The protest, deemed a “big success” by organizers and participants, took place on upper Long Street and spilled over onto Cross Street.  It was a peaceful event, despite a brief confrontation with what one person describes as “an overzealous police officer,” which was soon quelled.

Several seniors tell REAL News they “enjoyed” themselves immensely and say they felt “empowered” by their participation.

“Every day can’t be the same!
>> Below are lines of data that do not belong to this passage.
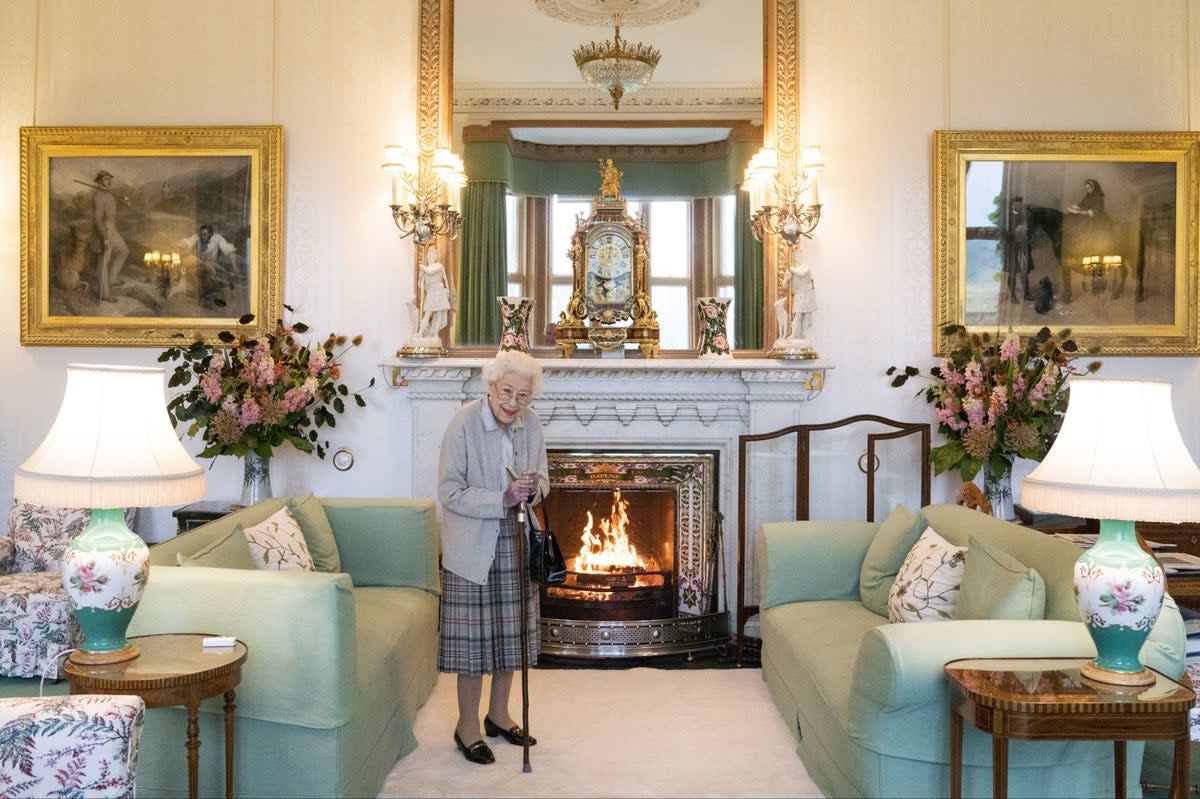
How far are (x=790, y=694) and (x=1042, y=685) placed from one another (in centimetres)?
171

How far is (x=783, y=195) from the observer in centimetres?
594

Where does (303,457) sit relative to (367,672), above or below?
above

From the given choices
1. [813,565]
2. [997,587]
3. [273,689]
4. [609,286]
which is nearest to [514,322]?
[609,286]

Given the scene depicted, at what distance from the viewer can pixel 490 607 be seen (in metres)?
4.02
One day you have to get up and stand up for yourself,” a woman in her 70s says. 

She adds that she was elated to see many younger residents at the protest, alongside those from her generation.  “People wake up now,” she observes, “and dem a talk out!” 

A man from the countryside says his heart was warmed, as well, to see the United Progressive Party (UPP) Candidates rallying with the pensioners, and to make the  acquaintance of several radio personalities.

The protest action was coordinated by the Candidates in response to the plight of pensioners, whose Social Security payments have been late for many, many months now, plunging hundreds of seniors into financial hardship – and one man even into court.

Speaking specifically to the hard realities the elderly face, one placard read:  “Granny haffu nyam … Buy soap … Buy toilet paper.”

“Our people are so creative.  Me see a man with a placard with the image of a real dog in a red shirt and a hat on his head, saying, “The dawg must go!” a woman recounts in amusement.  She says many of the placards expressed the same anti-Gaston Browne sentiment.

On another note, she reports that, while on the picket line, she and other seniors were encouraged to go into the Social Security office and sign in, which they did.

“I was so glad that me nah have to go back in town just now,” she tells our News Room.

At present, the majority of pensions are said to be paid up for September and October.  This was due to an injection of $10 million from a CDB loan taken by the Browne Administration.

However, pensioners say they will not be pacified, given the Scheme’s long history of disappointing them; and so they are already asking about their pensions for November, which ended yesterday, and early payment for Christmas.